Cultural Differentiation

Differentating your business from your competitors in the marketplace is an ongoing marketing challenge. But there is another extremely important differentiating variable that must be managed consistently and with vigor. That variable is the culture that exists within your organization.

Creating a culture that truly sets your business apart from your competitors is so important that it should be a critical part of your strategic plan. It is amazing how many businesses focus so heavily on things like branding and marketing and so little on nurturing a culture that makes the business strong and difficult to compete against.

So what kind of culture should a business seek to achieve? Among the most important aspects of business culture are:

  • A sense of urgency about serving customers at a very high level.
  • The sharing of a common goal of excellence across the organization.
  • High performing employees.
  • An understanding that everyone is accountable for results.
  • A shared passion for delivering the highest quality product and/or service.
  • Employees who care; who want to excel, who want the business to be highly successful; who work well together; who put their own personal agendas behind organizational goals and agendas and who clearly understand that the business can set itself apart from its competition.
  • Having a strategic plan in place that is focused on gaining a competitive advantage in various areas and that is effectively implemented and one that clearly defines the important goals of the business.

In any organization a certain culture exists. Culture can be defined many ways, but we refer to it as "habitual organizational behavior". In other words, organizations tend to repeat behavior in certain ways depending on the way the organization is managed and the type of people hired.

A small minority of organizations take on a high accountability, high performance profile. This becomes the culture that employees become accustomed to and they then strive to meet expectations built around this culture. The vast majority of organizations, however, have cultures that just happen. They aren't "managed" so to speak.

The culture that develops within an organization either develops as a result of intentional and active management or because there is no plan to have a certain culture in place. Businesses that have cultures that are formed without any oversight and planning generally struggle. Those that have active oversight and management of cultural development tend to do well even in tough times.

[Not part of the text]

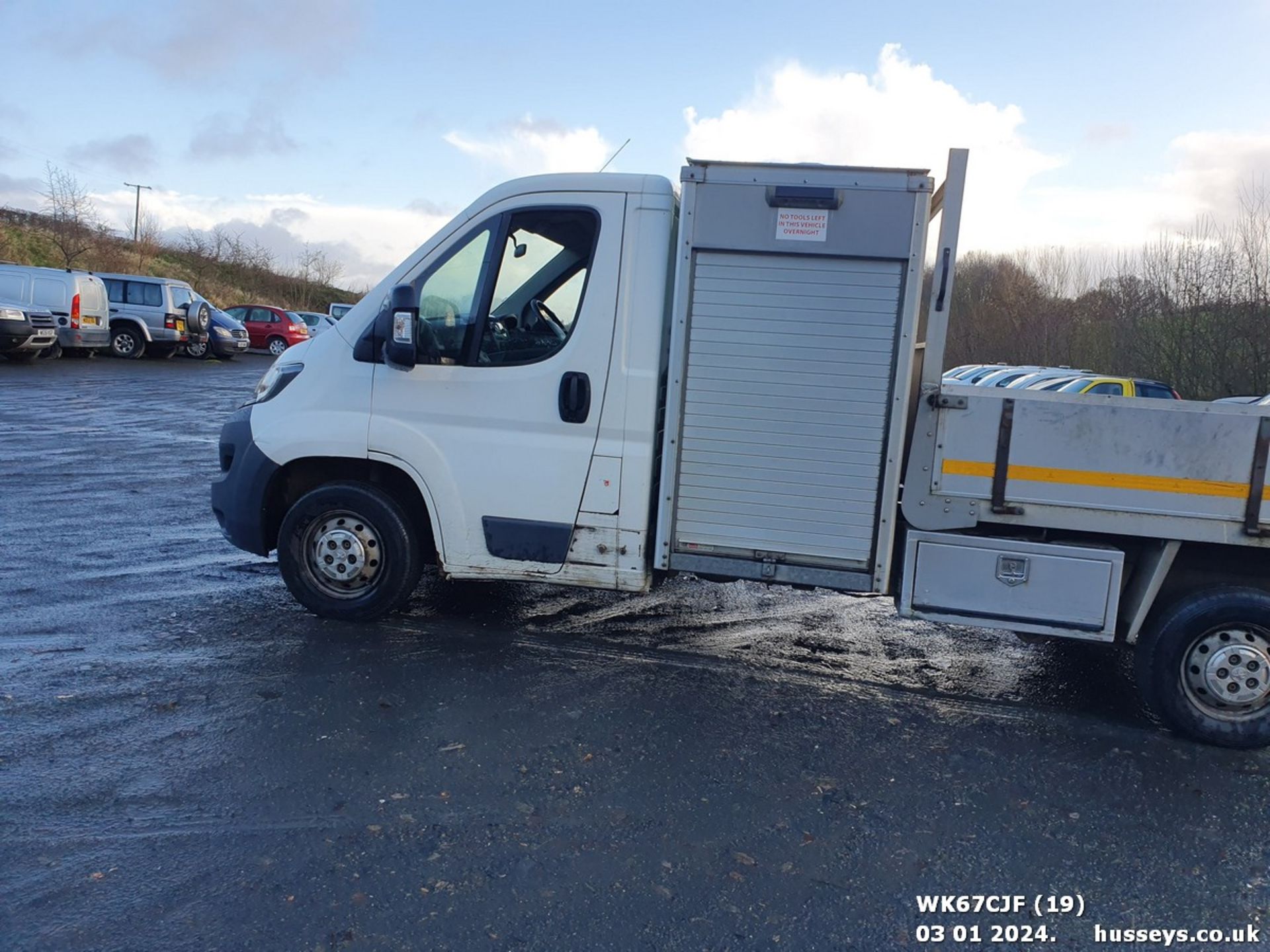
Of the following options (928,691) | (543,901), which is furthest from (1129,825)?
(543,901)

Over time, "behavior" becomes habitual and can be a problem or opportunity depending on how cultural management is approached. When a culture is deeply rooted it becomes very difficult to change. Differentiating your business from your competitors' cultures in a positive manner takes active and consistent management. And it takes a plan. But it will make a difference in overall performance when done correctly.

The important cultural aspects listed above should be at the core of your cultural differentiation plan. If you can achieve those cultural differentiators, your business will likely have a very good chance of gaining a competitive advantage.